Der Fußball-Bezirksligist ASV Dachau hat in Altenerding 2:2 gespielt. Trainer Koston ärgert sich über zwei verlorene Punkte.
Es gibt Gegner, die einem nicht liegen. Für den Fußball-Bezirksligisten ASV Dachau scheint das auf die SpVgg Altenerding zuzutreffen, denn nach der Heimniederlage am ersten Spieltag blieb der ASV auch im Rückspiel sieglos. An Mittwochabend reichte es immerhin für ein 2:2-Remis gereicht – aber nicht für den Sprung auf den 2. Tabellenplatz.
Drei Punkte im Nachholspiel waren das große Ziel der Dachauer. Trainer Matthias Koston warnte vor einem konterstarken Gegner – und seine Spieler hatten zugehört. In der Anfangsphase war der ASV überlegen. Eine der Chancen nutzte Sebastian Mack, der eine sehenswerte Einzelleistung mit dem 0:1 veredelte (9.). Der ASV-Kapitän beendete damit eine Durststrecke von fünf Spielen ohne Tor.

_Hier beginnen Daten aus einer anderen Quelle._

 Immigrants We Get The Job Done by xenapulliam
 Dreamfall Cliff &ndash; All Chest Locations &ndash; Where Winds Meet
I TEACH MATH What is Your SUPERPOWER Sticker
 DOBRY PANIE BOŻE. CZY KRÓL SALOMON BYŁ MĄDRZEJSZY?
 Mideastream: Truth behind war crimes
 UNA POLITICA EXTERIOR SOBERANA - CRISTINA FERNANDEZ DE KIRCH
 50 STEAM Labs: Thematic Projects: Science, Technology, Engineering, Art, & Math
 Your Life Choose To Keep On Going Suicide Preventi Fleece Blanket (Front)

Was ein Wirkungstreffer hätte werden können, verursachte allerdings einen Bruch im Spiel. „Wir haben den Faden und unsere Defensivstruktur verloren – vor allem auf unserer linken Seite”, so Koston.

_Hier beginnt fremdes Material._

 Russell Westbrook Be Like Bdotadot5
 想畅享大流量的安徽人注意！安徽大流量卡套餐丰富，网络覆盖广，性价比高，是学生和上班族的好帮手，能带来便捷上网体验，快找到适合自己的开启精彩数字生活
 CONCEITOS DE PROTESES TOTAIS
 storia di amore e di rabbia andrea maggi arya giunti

Angetrieben von Samuel Kronthaler, Leart Bilalli sowie Sechser Pedro Flores, sorgten die Altenerdinger für Druck. „Wir haben es nicht geschafft, in die Zweikämpfe zu kommen”, bemängelte Koston, dessen Mannschaft nun mehrere gefährliche Situationen überstehen musste.

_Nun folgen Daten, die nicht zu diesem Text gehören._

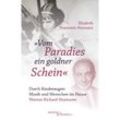 "Vom Paradies ein goldner Schein" - Elisabeth Trautwein-Heymann, Kartoniert (TB)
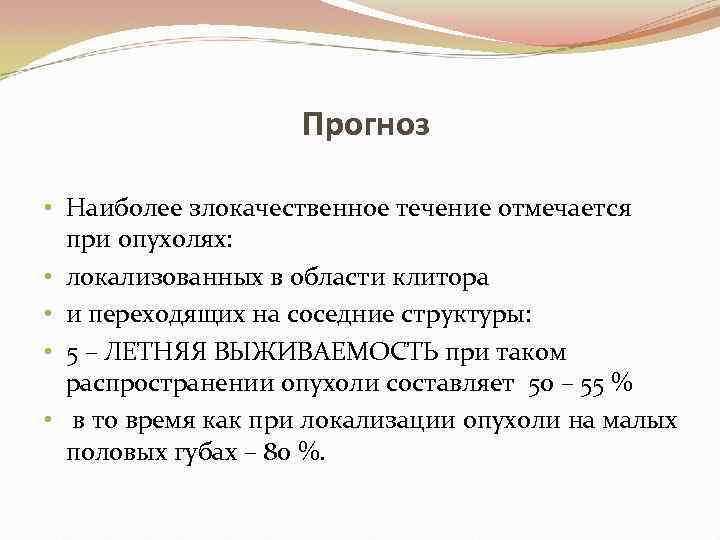 Прогноз • Наиболее злокачественное течение отмечается при опухолях: • локализованных в области клитора •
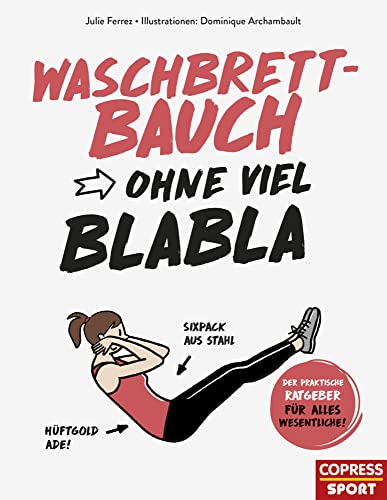 Waschbrettbauch ohne viel Blabla. Das unkomplizierte Bauchtraining für zuhause. Mit Übungen für jedes Fitnesslevel und leckeren Rezepten. Das perfekte ... praktische Ratgeber für alles Wesentliche) Waschbrettbauch ohne viel Blabla. Das unkomplizierte Bauchtraining für zuhause. Mit Übungen für jedes Fitnesslevel und leckeren Rezepten. Das perfekte ... praktische Ratgeber für alles Wesentliche)
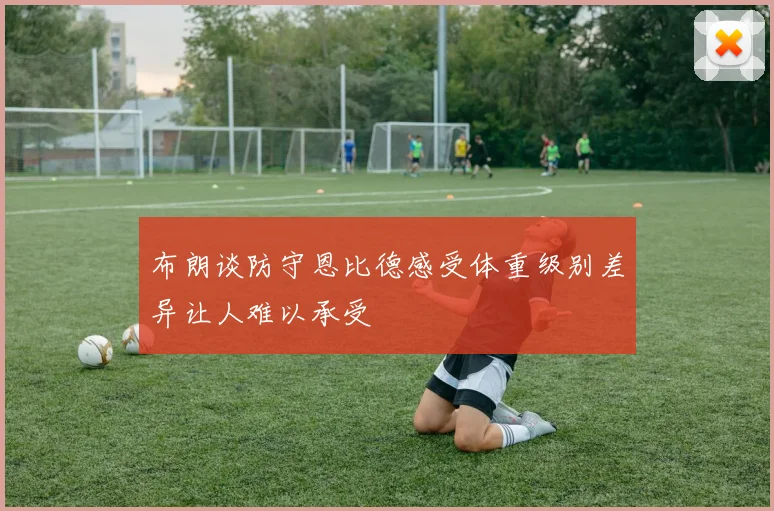 布朗谈防守恩比德感受体重级别差异让人难以承受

Zweimal kamen die Dachauer allerdings zu spät. Beide Male war Leonardo Tunjic zur Stelle, der das Spiel mit Treffern in der 18. und 37. Minute drehte. „Wir sind da nicht unseren Aufgaben nachgekommen”, so Koston, „und das war unnötig”.
Unnötig war auch ein Altenerdinger Foul im eigenen Strafraum kurz vor der Pause. Mack verwandelte sicher und sorgte aus ASV-Sicht immerhin für ein 2:2 zur Pause.
Koston stellte vor den zweiten 45 Minuten Kleinigkeiten um, seine Spieler legten außerdem eine Schippe drauf. Das Momentum kippte erneut. „Wir haben die ersten Wellen überstanden und die zweiten Bälle gewonnen”, so der Dachauer Coach zum Schlüssel. Während Altenerdings Offensive nicht mehr zum Zug kam, erspielte sich der ASV mehrere gute Möglichkeiten, doch Mack, Leo Di Pasquale sowie Tobias Erl konnten ihre teils hochkarätigen Chancen nicht nutzen – und das kostete zwei wichtige Zähler im Aufstiegsrennen.
„Wir waren in der ersten Hälfte schläfrig, was die Defensive angeht. Offensiv war es über 90 Minuten ordentlich. Insgesamt betrachtet haben wir heute aber zwei Punkte verloren”, bilanzierte Koston, der nun die Tage vor dem Wochenende zur Regeneration nutzen möchte. Dann steht das Gastspiel beim FC Gerolfing auf dem Plan. Dort wird der ASV über 90 Minuten liefern müssen – vor allem in der Defensive.